The previous A-F accountability system, which provided letter grades to all public schools and school districts, was suspended last year.
Revised accountability legislation, developed by the State Board of Education and Arizona Department of Education, was finalized in December.
In addition to using data from the state’s new AzMERIT assessment, the new system will also require multiple factors including academic progress on ELL assessments and progress toward college and career readiness including graduation rates to contribute to school and district letter grades.
The first round of new grades would be released in July 2017 and based on data from the 2016-2017 school year.
Current Year Funding
For more than three decades, annual funding for Arizona public schools has been based on the number of students enrolled the previous year.
Last year, legislators voted to change that, beginning next school year, to estimated enrollment in the current year.
The immediate impact, unless education advocates are successful in rolling it back as many seek to do, will be a reduction in funding for 149 school districts, or 64 percent of all Arizona districts, by a cumulative total of $40 million.
In contrast, 83 school districts will see a slight increase, a combined total of $7.2 million.
According to an Arizona Department of Education analysis of data from 2014-2015, the new law adversely impacts districts with declining enrollment.
Budgeting is also expected to become more complex, as schools also will need to develop budgets and possibly reduce or increase expenditures throughout the year, without having final counts of the number of students, special education students and English Language Learners until after the end of the fiscal year.
The Department of Education also said the change could possibly reduce budgeted override amounts, affect tuition paid by elementary school districts not within a union high school district, impact distributions from the classroom site fund and instructional improvement fund among other concerns.
Tax Dollars for Private Schools
Arizona public school advocates will continue to seek to raise financial and academic accountability and stop the expansion of Empowerment Scholarship Accounts, which provide dollars from the state’s general fund directly to individual students who choose not to attend district or charter schools.

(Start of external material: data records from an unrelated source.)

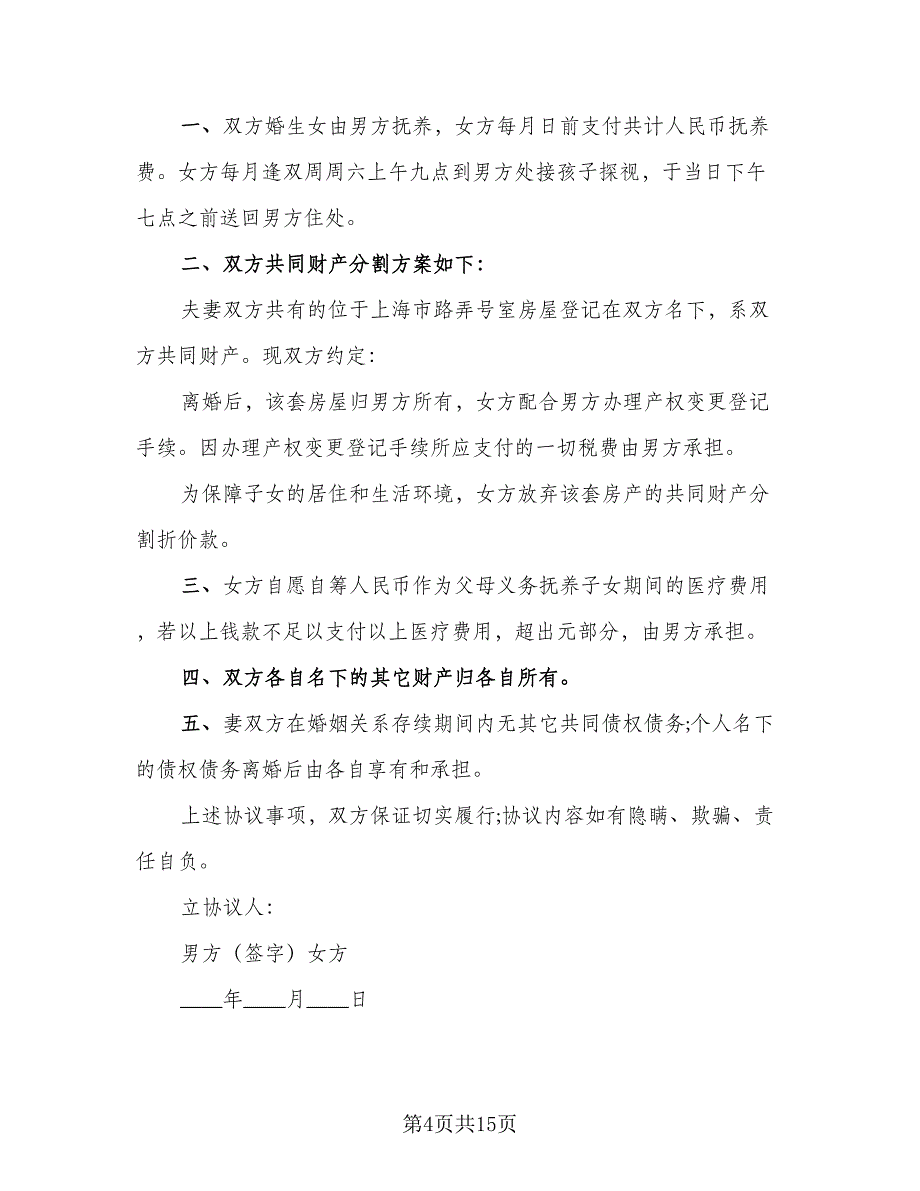 一、双方婚生女由男方抚养，女方每月日前支付共计人民币抚养费。女方每月逢双周周六上午九点到男方处接孩子探视，于当日下午七点之前送回男方住处。

二、双方共同财产分割方案如下:

夫妻双方共有的位于上海市路弄号室房屋登记在双方名下，系双方共同财产。现双方约定:

离婚后，该套房屋归男方所有，女方配合男方办理产权变更登记手续。因办理产权变更登记手续所应支付的一切税费由男方承担。

为保障子女的居住和生活环境，女方放弃该套房产的共同财产分割折价款。

三、女方自愿自筹人民币作为父母义务抚养子女期间的医疗费用，若以上钱款不足以支付以上医疗费用，超出元部分，由男方承担。

四、双方各自名下的其它财产归各自所有。

五、妻双方在婚姻关系存续期间内无其它共同债权债务;个人名下的债权债务离婚后由各自享有和承担。

上述协议事项，双方保证切实履行;协议内容如有隐瞒、欺骗、责任自负。

立协议人:

男方（签字）女方

____年____月____日

第4页共15页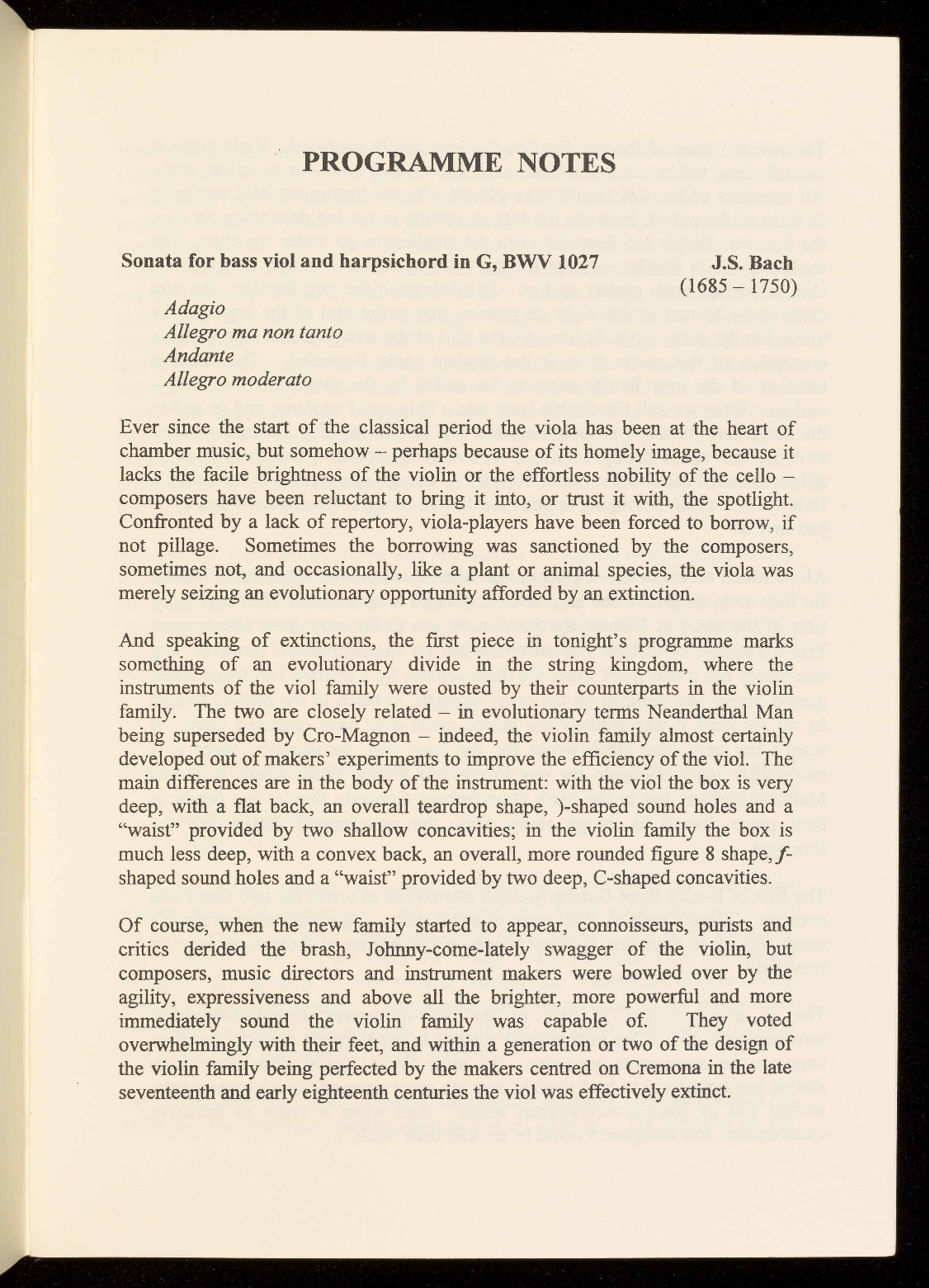 PROGRAMME NOTES

Sonata for bass viol and harpsichord in G, BWV 1027 J.S. Bach (1685 – 1750)

Adagio
Allegro ma non tanto
Andante
Allegro moderato

Ever since the start of the classical period the viola has been at the heart of chamber music, but somehow – perhaps because of its homely image, because it lacks the facile brightness of the violin or the effortless nobility of the cello – composers have been reluctant to bring it into, or trust it with, the spotlight. Confronted by a lack of repertory, viola-players have been forced to borrow, if not pillage. Sometimes the borrowing was sanctioned by the composers, sometimes not, and occasionally, like a plant or animal species, the viola was merely seizing an evolutionary opportunity afforded by an extinction.

And speaking of extinctions, the first piece in tonight's programme marks something of an evolutionary divide in the string kingdom, where the instruments of the viol family were ousted by their counterparts in the violin family. The two are closely related – in evolutionary terms Neanderthal Man being superseded by Cro-Magnon – indeed, the violin family almost certainly developed out of makers' experiments to improve the efficiency of the viol. The main differences are in the body of the instrument: with the viol the box is very deep, with a flat back, an overall teardrop shape, )-shaped sound holes and a "waist" provided by two shallow concavities; in the violin family the box is much less deep, with a convex back, an overall, more rounded figure 8 shape, f-shaped sound holes and a "waist" provided by two deep, C-shaped concavities.

Of course, when the new family started to appear, connoisseurs, purists and critics derided the brash, Johnny-come-lately swagger of the violin, but composers, music directors and instrument makers were bowled over by the agility, expressiveness and above all the brighter, more powerful and more immediately sound the violin family was capable of. They voted overwhelmingly with their feet, and within a generation or two of the design of the violin family being perfected by the makers centred on Cremona in the late seventeenth and early eighteenth centuries the viol was effectively extinct.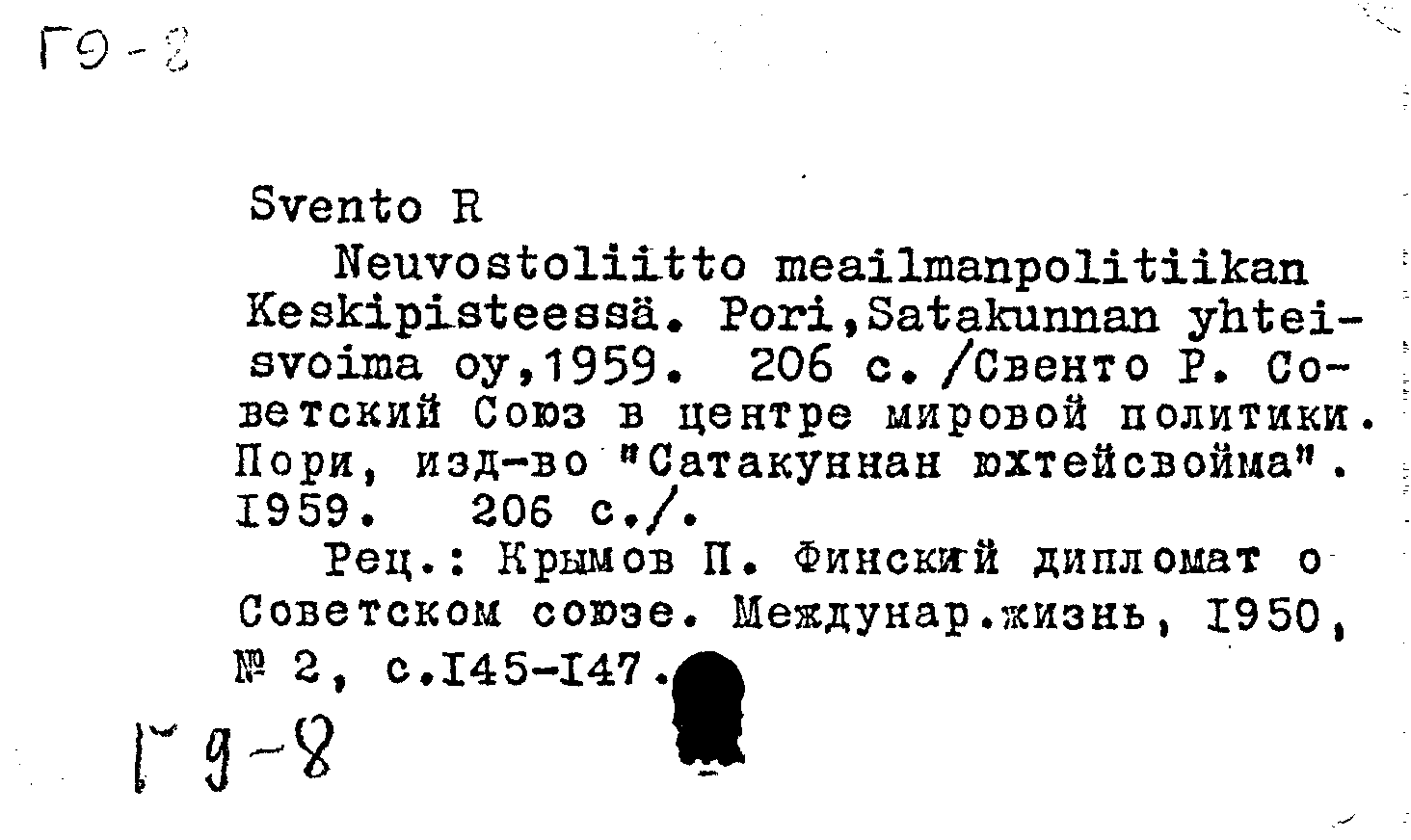 Г9-8

Svento R

Neuvostoliitto meailmanpolitiikan Keskipisteessä. Pori,Satakunnan yhteisvoima oy,1959. 206 с. /Свенто Р. Советский Союз в центре мировой политики. Пори, изд-во "Сатакуннан юхтейсвойма". 1959. 206 с./.

Рец.: Крымов П. Финский дипломат о Советском союзе. Междунар.жизнь, 1950, № 2, с.145-147.

Г9-8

In 2013 and in 2015, over 83 percent of ESA funds were spent on tuition to private schools.
Advocates are also trying to slow the legislated growth of the total amount of tax-free donations from corporations to private school student tuition organizations.
Preserving Funding for Equity
Last year legislators took aim at the additional local funding 20 Arizona school districts are able to access to increase racial and ethnic balance in their schools and provide equal access to high quality education.
This session, education advocates have made a high priority of preventing cuts or changes to desegregation funding, which provides for such supports as reduced class sizes and tutoring.
About 20 school districts across Arizona are able to levy higher property taxes as part of the desegregation funding agreement or court order made with the federal government decades ago.